Racially Writing the Republic

Racially Writing the Republic

Racists, Race Rebels, and Transformations of American Identity

  • Author: Baum, Bruce; Harris, Duchess; Tchen, John Kuo Wei; Janara, Laura
  • Publisher: Duke University Press
  • ISBN: 9780822344353
  • eISBN Pdf: 9780822392156
  • Place of publication:  Durham , United States
  • Year of digital publication: 2009
  • Month: July
  • Pages: 344
  • DDC: 305.800973
  • Language: English
Racially Writing the Republic investigates the central role of race in the construction and transformation of American national identity from the Revolutionary War era to the height of the civil rights movement. Drawing on political theory, American studies, critical race theory, and gender studies, the contributors to this collection highlight the assumptions of white (and often male) supremacy underlying the thought and actions of major U.S. political and social leaders. At the same time, they examine how nonwhite writers and activists have struggled against racism and for the full realization of America’s political ideals. The essays are arranged chronologically by subject, and, with one exception, each essay is focused on a single figure, from George Washington to James Baldwin.

The contributors analyze Thomas Jefferson’s legacy in light of his sexual relationship with his slave, Sally Hemings; the way that Samuel Gompers, the first president of the American Federation of Labor, rallied his organization against Chinese immigrant workers; and the eugenicist origins of the early-twentieth-century birth-control movement led by Margaret Sanger. They draw attention to the writing of Sarah Winnemucca, a Northern Piute and one of the first published Native American authors; the anti-lynching activist Ida B. Wells-Barnett; the Filipino American writer Carlos Bulosan; and the playwright Lorraine Hansberry, who linked civil rights struggles in the United States to anticolonial efforts abroad.
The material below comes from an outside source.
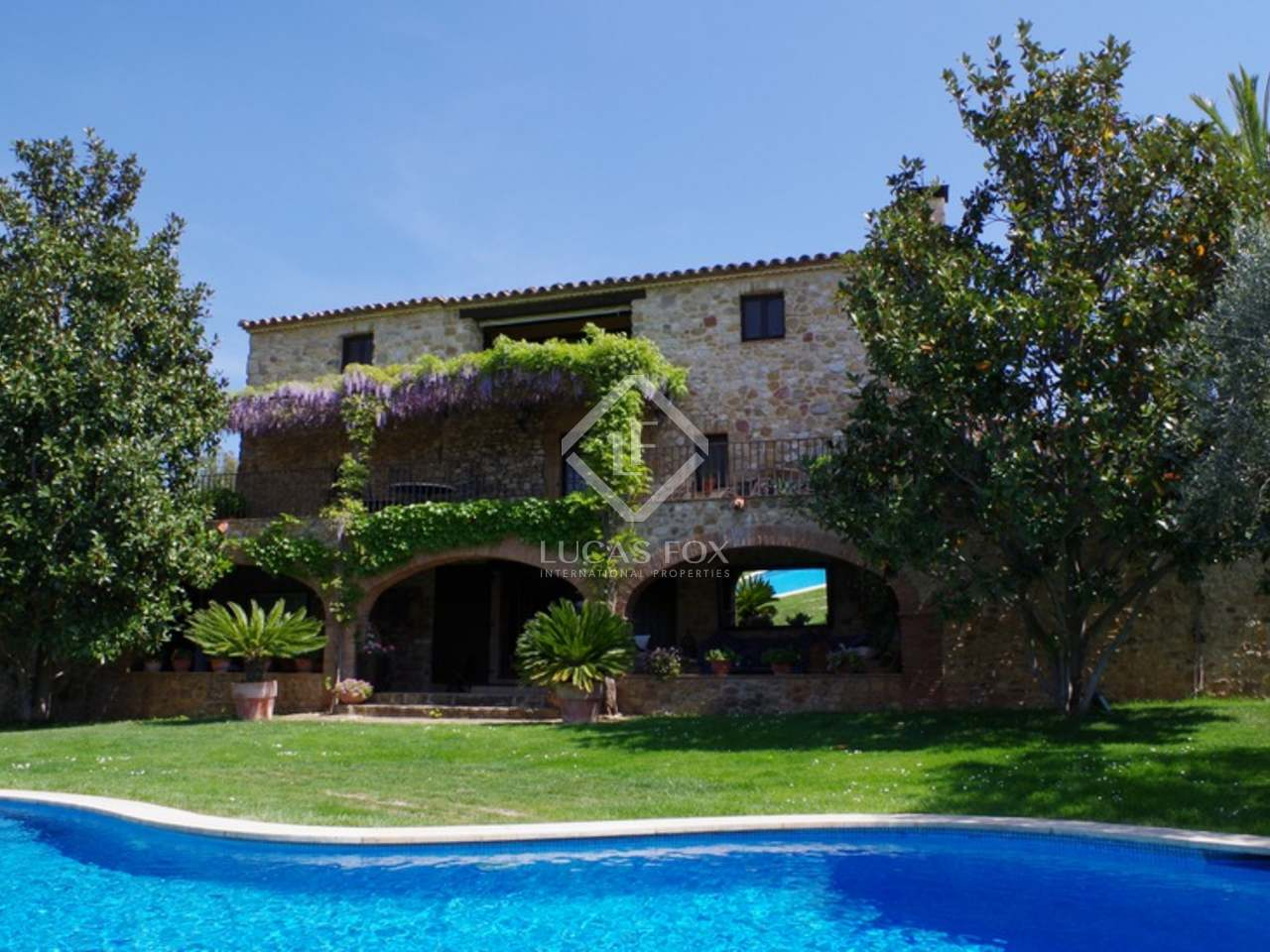 Girona vineyard and country estate for sale alt emporda for Piscine orsole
Other figures considered include Alexis de Tocqueville and his traveling companion Gustave de Beaumont, Juan Nepomuceno Cortina (who fought against Anglo American expansion in what is now Texas), Abraham Lincoln, Theodore Roosevelt, and W. E. B. Du Bois. In the afterword, George Lipsitz reflects on U.S. racial politics since 1965.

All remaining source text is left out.